→ Short problem:
Every record must appear in your copy exactly as written, with no pictures.

— Start Extracted entries —

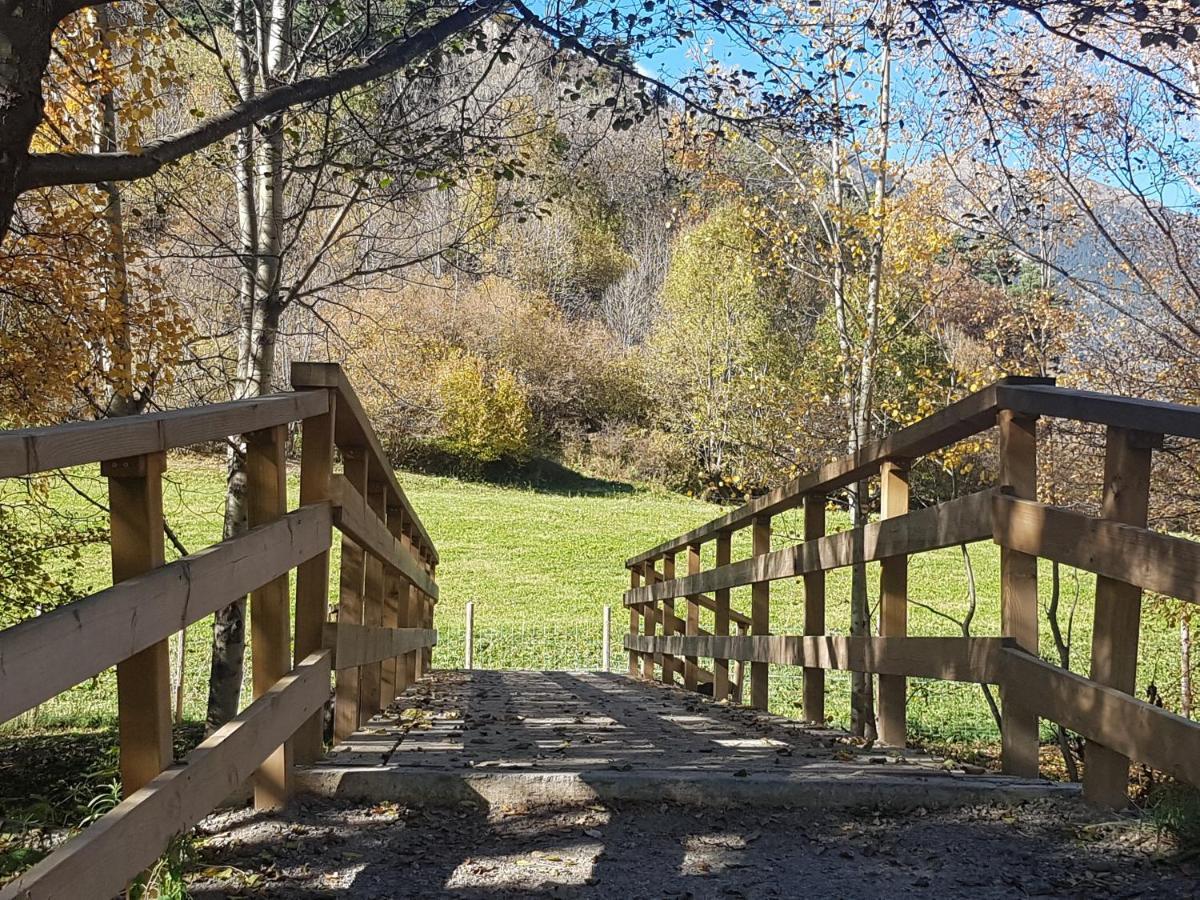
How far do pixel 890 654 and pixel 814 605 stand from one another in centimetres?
117


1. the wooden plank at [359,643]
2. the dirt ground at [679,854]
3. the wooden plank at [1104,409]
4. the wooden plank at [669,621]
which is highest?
the wooden plank at [1104,409]

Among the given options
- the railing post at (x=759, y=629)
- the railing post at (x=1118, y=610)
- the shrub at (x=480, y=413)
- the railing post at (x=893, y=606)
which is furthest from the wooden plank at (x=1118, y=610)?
the shrub at (x=480, y=413)

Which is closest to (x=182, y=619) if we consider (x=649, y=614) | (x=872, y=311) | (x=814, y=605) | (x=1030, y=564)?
(x=1030, y=564)

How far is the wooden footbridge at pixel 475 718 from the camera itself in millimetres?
1946

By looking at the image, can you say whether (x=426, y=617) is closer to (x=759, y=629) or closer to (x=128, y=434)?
(x=759, y=629)

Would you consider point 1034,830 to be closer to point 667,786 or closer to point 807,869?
point 807,869

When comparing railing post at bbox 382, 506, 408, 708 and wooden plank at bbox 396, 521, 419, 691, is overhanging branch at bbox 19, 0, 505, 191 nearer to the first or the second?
railing post at bbox 382, 506, 408, 708

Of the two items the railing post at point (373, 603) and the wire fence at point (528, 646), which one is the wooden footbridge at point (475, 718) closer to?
the railing post at point (373, 603)

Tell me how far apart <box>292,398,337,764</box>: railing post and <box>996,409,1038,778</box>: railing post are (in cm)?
206

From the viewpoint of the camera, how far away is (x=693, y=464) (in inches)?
1312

— End Extracted entries —

→ Task result:
How far do pixel 890 654 and pixel 814 605 stand from one another in centimetres?
117


1. the wooden plank at [359,643]
2. the dirt ground at [679,854]
3. the wooden plank at [1104,409]
4. the wooden plank at [669,621]
which is highest?
the wooden plank at [1104,409]

Among the given options
- the railing post at (x=759, y=629)
- the railing post at (x=1118, y=610)
- the shrub at (x=480, y=413)
- the railing post at (x=893, y=606)
which is furthest from the wooden plank at (x=1118, y=610)?
the shrub at (x=480, y=413)

Which is closest to (x=182, y=619) if we consider (x=649, y=614) | (x=872, y=311) | (x=814, y=605) | (x=1030, y=564)?
(x=1030, y=564)

How far is the wooden footbridge at pixel 475 718 from the camera itself in millimetres?
1946

By looking at the image, can you say whether (x=426, y=617) is closer to (x=759, y=629) or closer to (x=128, y=434)?
(x=759, y=629)

Would you consider point 1034,830 to be closer to point 667,786 or closer to point 807,869?
point 807,869

When comparing railing post at bbox 382, 506, 408, 708 and wooden plank at bbox 396, 521, 419, 691, is overhanging branch at bbox 19, 0, 505, 191 nearer to the first or the second?
railing post at bbox 382, 506, 408, 708

Of the two items the railing post at point (373, 603) and the wire fence at point (528, 646), which one is the wooden footbridge at point (475, 718) closer to?
the railing post at point (373, 603)

Tell me how far apart <box>292,398,337,764</box>: railing post and <box>996,409,1038,778</box>: railing post are (in cm)?
206

From the viewpoint of the camera, how far away is (x=693, y=464) (in inches)?
1312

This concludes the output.